Traditional New Mexican Food Rating: 5/5. If I could live off a diet of sopapillas, I would.
First of all, stacked enchiladas are a surprisingly spicy dish. Every time I ordered stacked enchiladas in New Mexico, my tongue was on fire. I probably needed three cups of milk and an extra order of sopapillas to drown out the spice.
Did that stop me from ordering it? No. It made me love the dish even more.
Stacked enchiladas are a lot like traditional enchiladas except layered instead of rolled. It’s all about the meat and the cheese and the chile. And it’s good. Really good.
El Ranchero Cafe, a mom and pop joint just off the highway in Milan, does stacked enchiladas right. This cozy restaurant makes homestyle Mexican food with a distinctly New Mexican edge.
Traditional New Mexican Food Rating: 5/5.
Green Chile Stew
Chile Stew is New Mexican comfort food that I’ve tried hard to recreate (and I can’t. I just can’t. It doesn’t taste the same).
New Mexican chile stew is a warm bowl that feels so right. All the ingredients are spiced (or slightly sweetened) and tender. While I love both green chile and red chile stew, I’m (ever so slightly) more partial to green chile stew.
There’s something about the tanginess and savoriness in this traditional New Mexican dish that hits the right note for me every single time.
I’m particularly obsessed with the chile stew from Casa Chimayo in Santa Fe (and by particularly, I mean very).
Casa Chimayo is a quintessential New Mexican eatery. It’s a warm-toned restaurant dressed up in ristras and candles.
Casa Chimayo’s stew, packed with onions, potatoes, pork, and carrots, is all flavor. It’s a dish I just can’t get enough of.
Traditional New Mexican Food Rating: 5/5.
Biscochitos are gritty New Mexican cookies that are incredible (read: heavenly) with a side of coffee. In New Mexico (especially Taos), biscochitos are known as the Christmas cookies.
It’s a December staple.
Made from anise seed, cinnamon, and (of course) sugar, this shortbread-style treat is all-around delicious.
My favorites (served year-round) are from Golden Crown Panaderia in Albuquerque. Golden Crown is a neighborhood bakery, known for its generous free samples and old-fashioned bakes.
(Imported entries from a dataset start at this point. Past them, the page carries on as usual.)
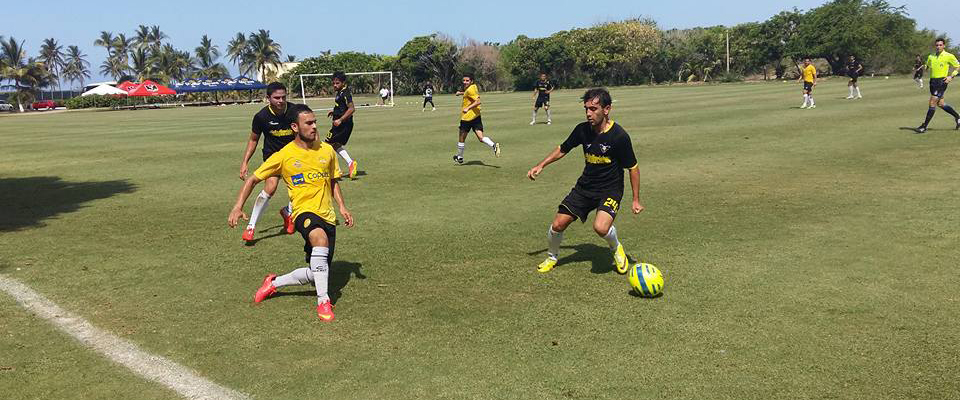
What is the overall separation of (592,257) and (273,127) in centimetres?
497

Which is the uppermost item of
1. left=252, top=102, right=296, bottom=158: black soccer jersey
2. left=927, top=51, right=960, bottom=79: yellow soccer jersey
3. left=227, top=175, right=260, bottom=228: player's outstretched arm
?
left=927, top=51, right=960, bottom=79: yellow soccer jersey

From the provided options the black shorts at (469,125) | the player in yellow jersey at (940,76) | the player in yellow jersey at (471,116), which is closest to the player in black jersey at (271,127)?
the player in yellow jersey at (471,116)

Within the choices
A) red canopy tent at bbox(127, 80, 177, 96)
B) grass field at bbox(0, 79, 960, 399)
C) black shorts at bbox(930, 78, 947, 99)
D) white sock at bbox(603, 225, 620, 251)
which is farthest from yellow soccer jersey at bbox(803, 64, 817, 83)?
red canopy tent at bbox(127, 80, 177, 96)

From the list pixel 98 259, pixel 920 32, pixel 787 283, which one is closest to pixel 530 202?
pixel 787 283

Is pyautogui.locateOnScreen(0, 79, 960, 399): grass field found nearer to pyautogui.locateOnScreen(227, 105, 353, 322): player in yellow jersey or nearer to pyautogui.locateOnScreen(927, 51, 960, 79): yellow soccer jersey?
pyautogui.locateOnScreen(227, 105, 353, 322): player in yellow jersey

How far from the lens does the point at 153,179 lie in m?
15.4

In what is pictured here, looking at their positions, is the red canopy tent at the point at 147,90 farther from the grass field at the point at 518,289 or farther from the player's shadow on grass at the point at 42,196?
the grass field at the point at 518,289

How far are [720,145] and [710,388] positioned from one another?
46.4ft

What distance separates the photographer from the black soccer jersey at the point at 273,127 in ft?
32.8

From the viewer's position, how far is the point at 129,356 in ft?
17.5

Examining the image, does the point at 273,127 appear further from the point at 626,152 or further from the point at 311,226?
the point at 626,152

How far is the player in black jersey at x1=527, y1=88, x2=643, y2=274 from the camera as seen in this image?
714 centimetres

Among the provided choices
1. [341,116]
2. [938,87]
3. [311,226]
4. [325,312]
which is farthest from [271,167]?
[938,87]

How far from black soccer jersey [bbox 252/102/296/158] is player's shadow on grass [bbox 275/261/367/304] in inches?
117
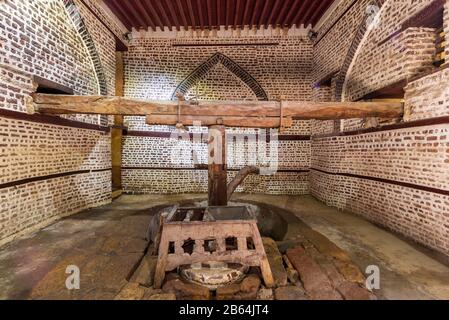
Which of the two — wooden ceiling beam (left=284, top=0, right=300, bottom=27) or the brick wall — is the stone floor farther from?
wooden ceiling beam (left=284, top=0, right=300, bottom=27)

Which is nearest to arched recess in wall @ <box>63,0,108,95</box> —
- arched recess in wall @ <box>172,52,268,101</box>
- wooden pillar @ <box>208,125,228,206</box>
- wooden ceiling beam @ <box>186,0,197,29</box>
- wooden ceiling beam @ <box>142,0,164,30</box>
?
wooden ceiling beam @ <box>142,0,164,30</box>

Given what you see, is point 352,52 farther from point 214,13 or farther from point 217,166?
point 217,166

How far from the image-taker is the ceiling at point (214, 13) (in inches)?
286

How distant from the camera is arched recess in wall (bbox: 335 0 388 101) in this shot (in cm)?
591

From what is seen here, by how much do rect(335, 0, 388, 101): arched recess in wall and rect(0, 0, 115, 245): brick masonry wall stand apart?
704cm

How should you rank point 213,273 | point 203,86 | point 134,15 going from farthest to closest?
point 203,86 < point 134,15 < point 213,273

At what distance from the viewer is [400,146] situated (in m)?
4.86

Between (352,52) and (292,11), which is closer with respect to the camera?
(352,52)

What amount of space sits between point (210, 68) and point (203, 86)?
720 mm

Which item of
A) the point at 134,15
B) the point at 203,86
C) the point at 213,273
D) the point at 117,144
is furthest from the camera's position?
the point at 203,86

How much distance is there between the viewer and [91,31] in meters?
6.79

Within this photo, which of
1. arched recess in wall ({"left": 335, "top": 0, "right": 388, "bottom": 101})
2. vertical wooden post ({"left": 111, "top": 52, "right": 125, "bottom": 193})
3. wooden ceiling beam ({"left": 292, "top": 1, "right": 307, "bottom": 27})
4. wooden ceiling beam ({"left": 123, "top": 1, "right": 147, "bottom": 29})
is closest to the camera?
arched recess in wall ({"left": 335, "top": 0, "right": 388, "bottom": 101})

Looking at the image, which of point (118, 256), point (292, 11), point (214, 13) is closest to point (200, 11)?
point (214, 13)

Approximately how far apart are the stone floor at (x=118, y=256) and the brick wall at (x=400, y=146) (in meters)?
0.44
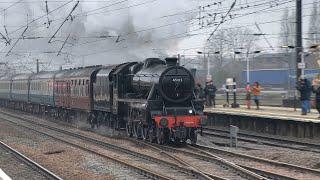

There isn’t a whole lot of room for parking here, but it’s still worth a stop. I ordered twenty biscochitos during my last visit to Albuquerque (to bring back to Dallas) but they were gone before I even finished my New Mexico road trip!
Y’all, biscochitos are addictive and I’m not complaining.
Traditional New Mexican Food Rating: 5/5. End of story.
New Mexican Foods Recipe Alert: MAKING BISCOCHITOS DURING CHRISTMAS
More Traditional New Mexican Foods You Need To Try
- Piñon Coffee: I saw shops advertising Piñon Coffee everywhere in New Mexico (I didn’t try any because I’m allergic to piñon nut, but I’ve heard it’s really good).
- Cinnamon Roll: Frontier is a popular restaurant in New Mexico and its cinnamon rolls are iconic and sweet.
- Old School Style Diner Foods: A part of Route 66 once trailed through New Mexico. Today, there are plenty of old-school style diners all around the state.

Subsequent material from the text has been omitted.